L’épidémie de peste neurologique se propage au-delà des frontières de l’intelect gaulois. Tel les fourmies attirées par le sucre, l’euro attire les turcs ! Les européens se divisent en deux camps d’ignorants bien distincts : Islamophiles contre Islamophobes, on est bien loin de la vérité puisque le débat ne se situe pas de front au niveau de l’Islam contemporain. Les turcs, faut-il le rappeler, sont les premiers à avoir instauré la laïcité, bien avant les gaulois, et ce n’est pas leur fameux parti « Islamiste Modéré » qui va corrigé le tir. On y trouvera rien de différent avec « l’Islam Sarkozique » du CFCM, donc rien à craindre en 2009.

Le problème s’expose autrement. Doit-on répandre la peste mentale au-delà de la mer Egée, sont-ils prêts là bas à être contaminés ? Et si l’on pénètre ces frontières, ne risque-t-on pas à long terme de voir l’antidote rentrer sur nos terres et en guérir la population ?

Barack Obama, président fashion passé spécialiste en cueillette d’oeufs de pâques, est pour l’expansion de la pandémie. Plutôt orienté sur la destruction du Golfe et du Continent Africain, il se mouille désormais à pousser ses homologues européens en cette direction. La pandémie prendrait une dimension nouvelle et verrait sa probable entrée sur le « Grand Moyen-Orient » sous des délais records. La Turquie est donc un territoire géostratégique clé.

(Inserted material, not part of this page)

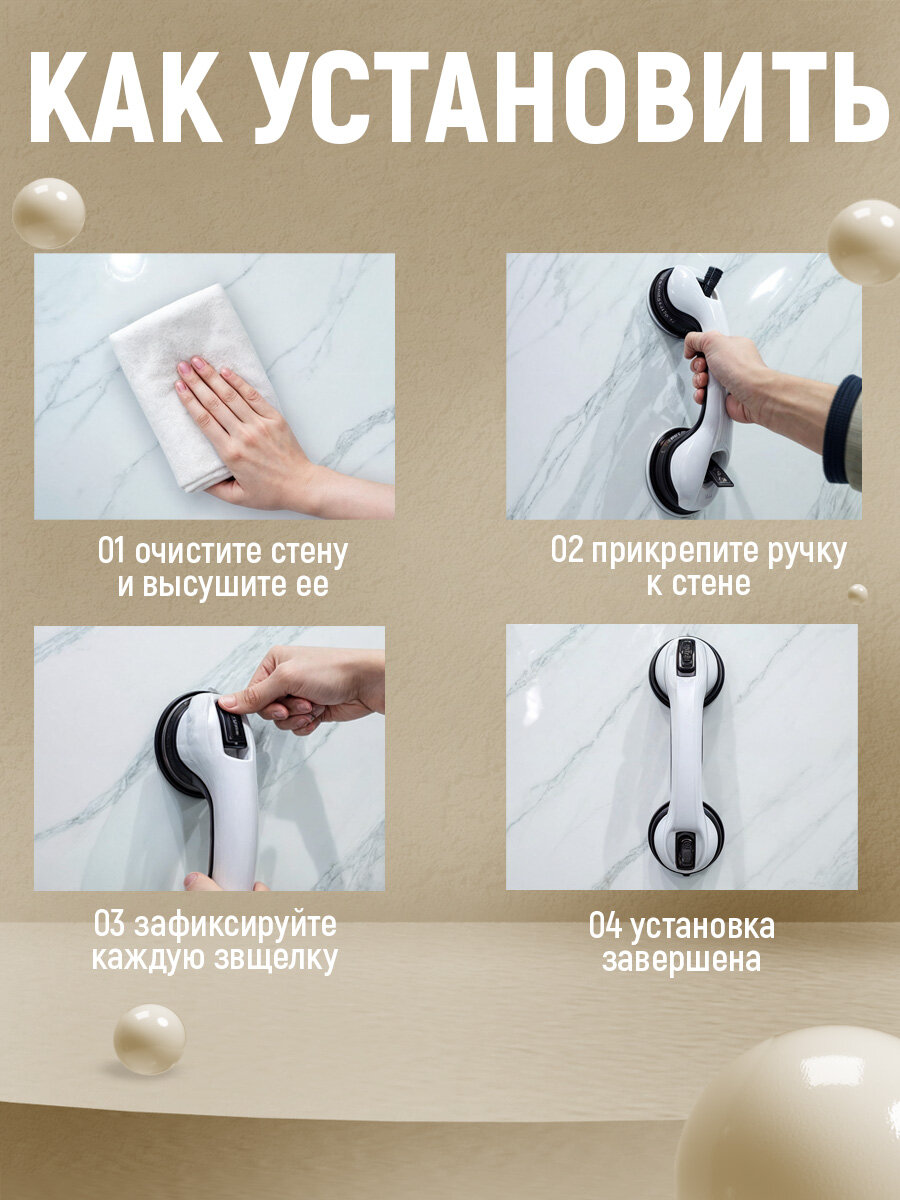 КАК УСТАНОВИТЬ

01 очистите стену и высушите ее

02 прикрепите ручку к стене

03 зафиксируйте каждую звщелку

04 установка завершена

De leur côté les turcs, aveuglé par la carotte, marchent tout droit, passant de réforme en réforme pour s’adapter à la demande. Le vaccin est loin des veines, et les malades potentiels représentent une population de 160 millions d’individus. La laïcité prépondérante à l’expansion de la peste cérébro-bubonique, il sera extrêmement aisé de casser le système immunitaire qui maintient jusqu’ici en vie ce peuple, tel un malade à l’état de mort clinique qu’on a plus qu’à débrancher.

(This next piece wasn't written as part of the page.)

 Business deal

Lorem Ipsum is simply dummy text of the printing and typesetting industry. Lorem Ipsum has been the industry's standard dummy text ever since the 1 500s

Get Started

Pourquoi débattre alors ? Parce que ce qui est à craindre c’est que le corps humain développe, à l’aide de sa mémoire, un antidote puissant au moment où l’on croit que la partie est gagnée. Imaginons que les Turcs entrent dans l’Europe et que dix ans plus tard les dernières souches de consciences musulmanes se réveillent puis se propagent à leur tour, c’est tout le territoire Européen qui serait exposé alors ! Voilà ce qui terrifie les têtes pensantes du virus. Quand au flot éventuel d’immigrés à têtes d’arabes, ça n’est guère un souci majeur, du moment qu’ils respectent les codes de la connerie humaine.